*Task brief:* Report every line of the data that includes "rats".

══ Given records

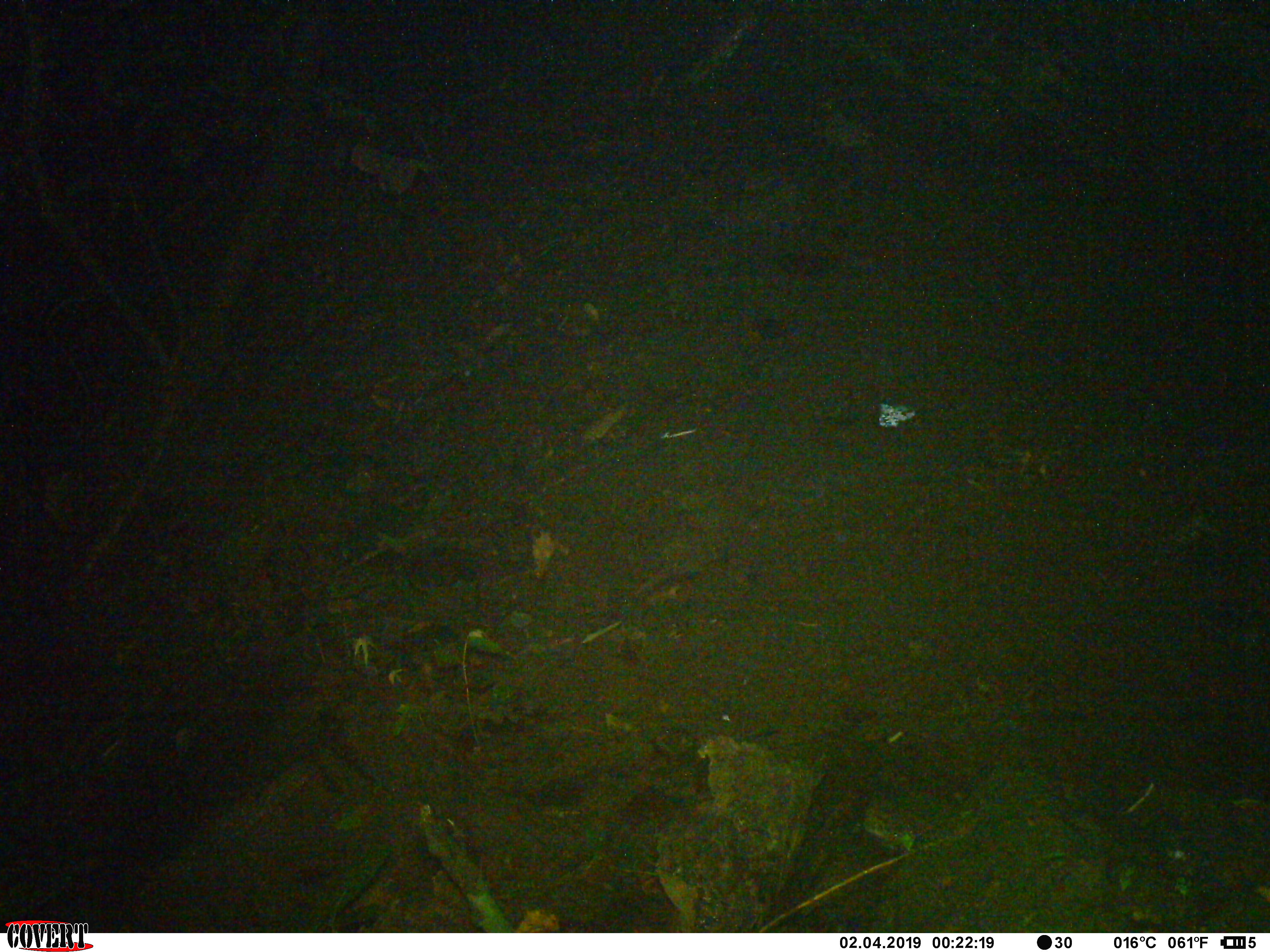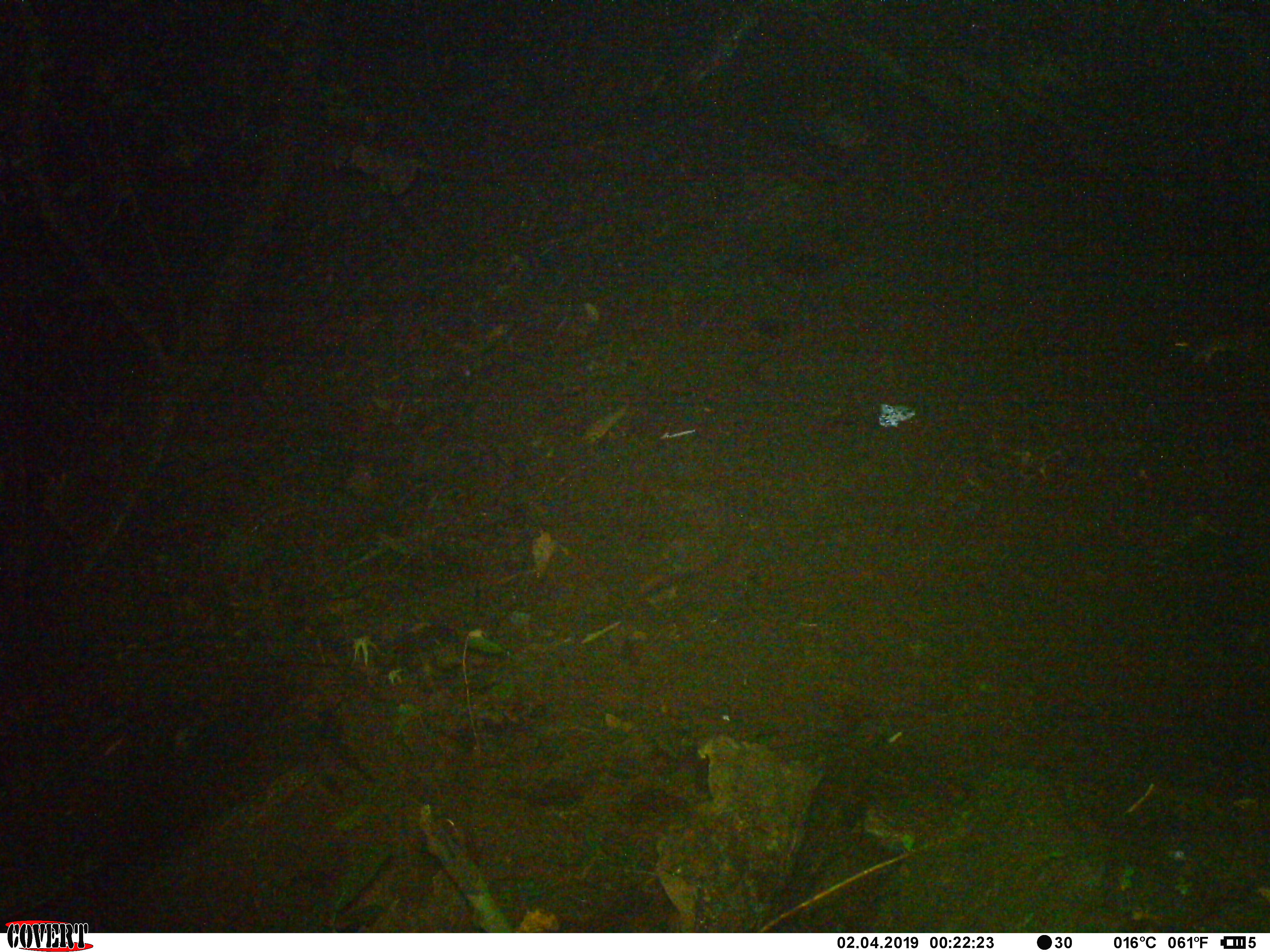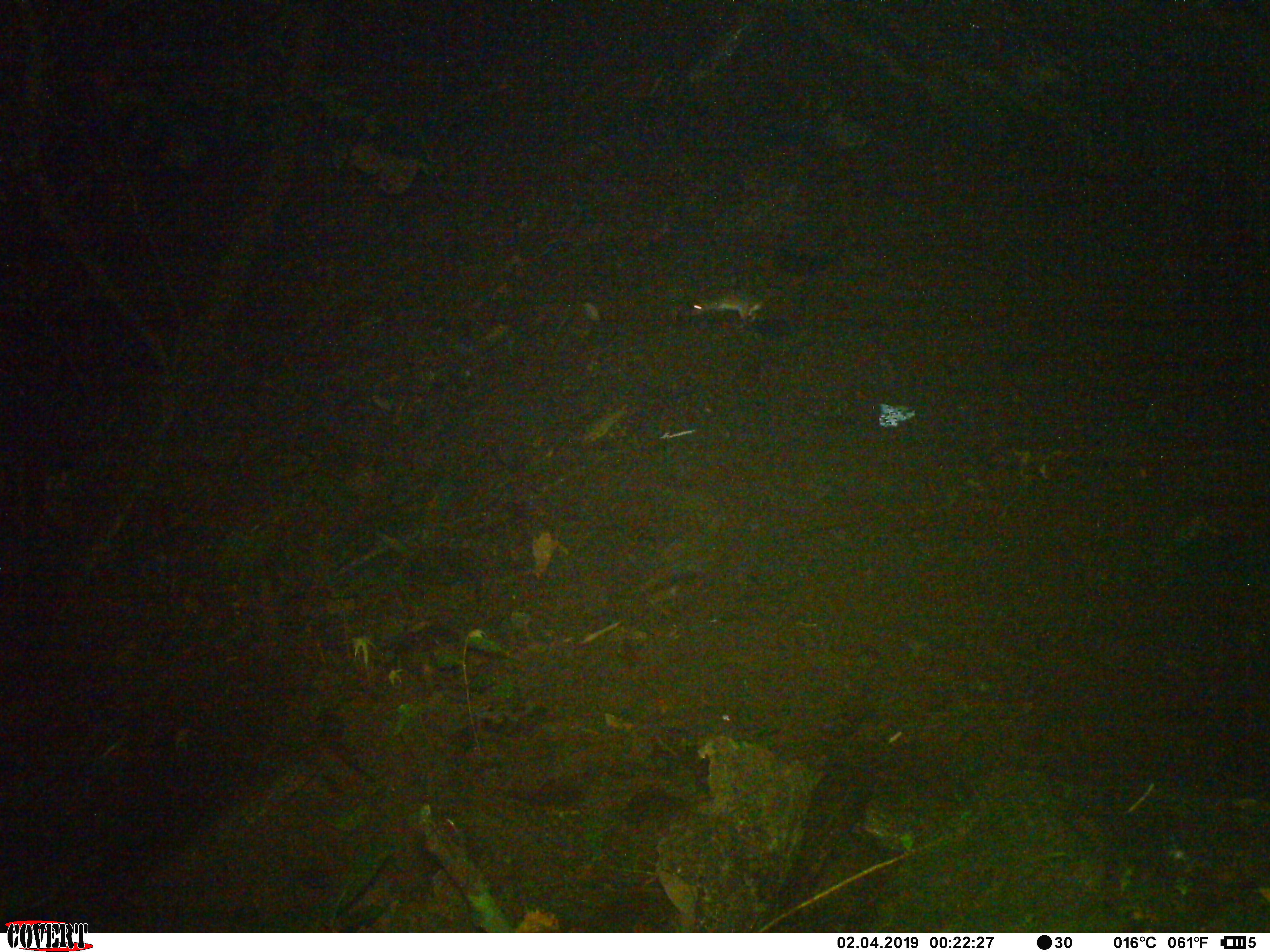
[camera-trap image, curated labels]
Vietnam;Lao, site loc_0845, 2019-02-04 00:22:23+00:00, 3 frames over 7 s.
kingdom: Animalia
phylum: Chordata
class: Mammalia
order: Rodentia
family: Muridae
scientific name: Muridae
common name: old-world mice and rats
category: unidentified murid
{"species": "unidentified murid (old-world mice and rats) (Muridae)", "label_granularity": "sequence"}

════

*Response to this task:*
common name: old-world mice and rats
{"species": "unidentified murid (old-world mice and rats) (Muridae)", "label_granularity": "sequence"}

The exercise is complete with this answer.